Interestingly, in this case it is recurrent focal episodes that manifested symptomatically rather than diffuse impairment of cerebral function. Focal infarction may be the end result of the ‘viscous, vicious circle' of a low flow state and red cell aggregation [3]. Apparent blood viscosity is a function of the shear rate of blood. In a low flow state (demonstrated in this case by globally reduced flow velocities on TCD), a low shear rate leads to red cell aggregation, including rouleaux formation, with increased apparent viscosity. This results in reduced cerebral perfusion (see fig. 1 demonstrating global reductions in cerebral blood flow) [4,5]. An increased hematocrit magnifies the effects of low sheer rate resulting in a logarithmic increase in apparent blood viscosity. This triggers a cycle of further reductions in flow and increased red cell aggregation with eventual stasis and thrombus formation.
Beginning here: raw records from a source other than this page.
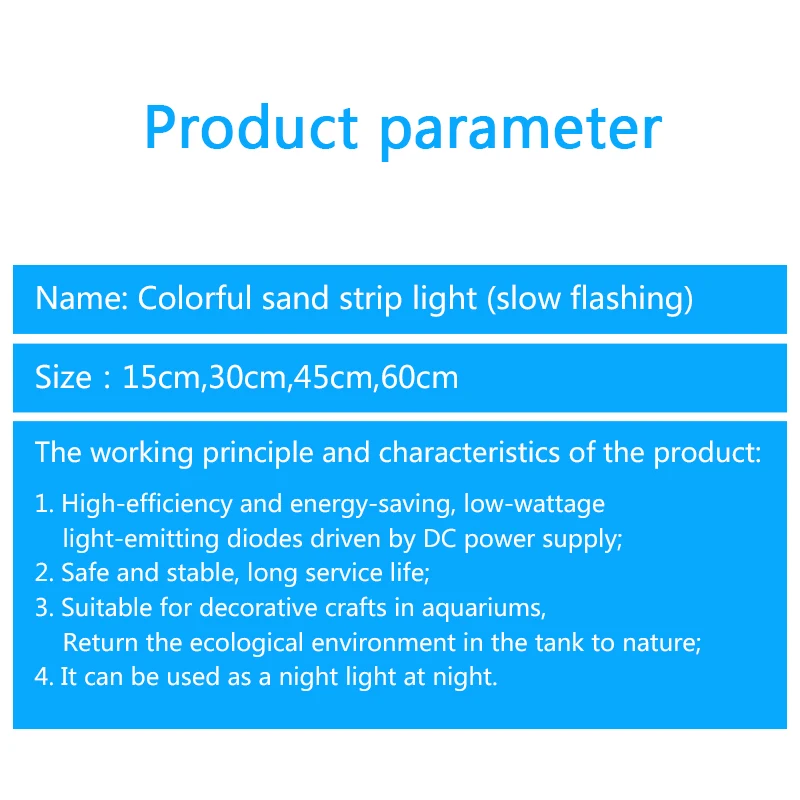 Product parameter

Name: Colorful sand strip light (slow flashing)

Size : 15cm,30cm,45cm,60cm

The working principle and characteristics of the product:

1. High-efficiency and energy-saving, low-wattage light-emitting diodes driven by DC power supply;
2. Safe and stable, long service life;
3. Suitable for decorative crafts in aquariums, Return the ecological environment in the tank to nature;
4. It can be used as a night light at night.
The limitation of this case is that the spatial resolution of 3T MRI is insufficient to rule out the traditional causes of lacunar infarction, namely lipohyalinosis or microatheroma. However, the correlation of symptoms with hematocrit, reduced arterial-spin labelling perfusion signal and reduced large artery flow velocities on TCD support the hypothesis that hyperviscosity from AAS-induced polycythemia contributed to the mechanism of acute lacunar infarction in this patient.
Acknowledgements
This research was supported by the National Institute for Health Research (NIHR) Oxford Biomedical Research Centre Programme, the Dunhill Medical Trust (grant No. OSRP1/1006) and the Centre of Excellence for Personalized Healthcare funded by the Wellcome Trust and EPSRC under grant No. WT 088877/Z/09/Z. We wish to acknowledge the facilities provided by the Oxford Acute Vascular Imaging Centre.
Disclosure Statement
Dr. T.W. Okell received royalties from Siemens Healthcare for the licensing of two pending US patents.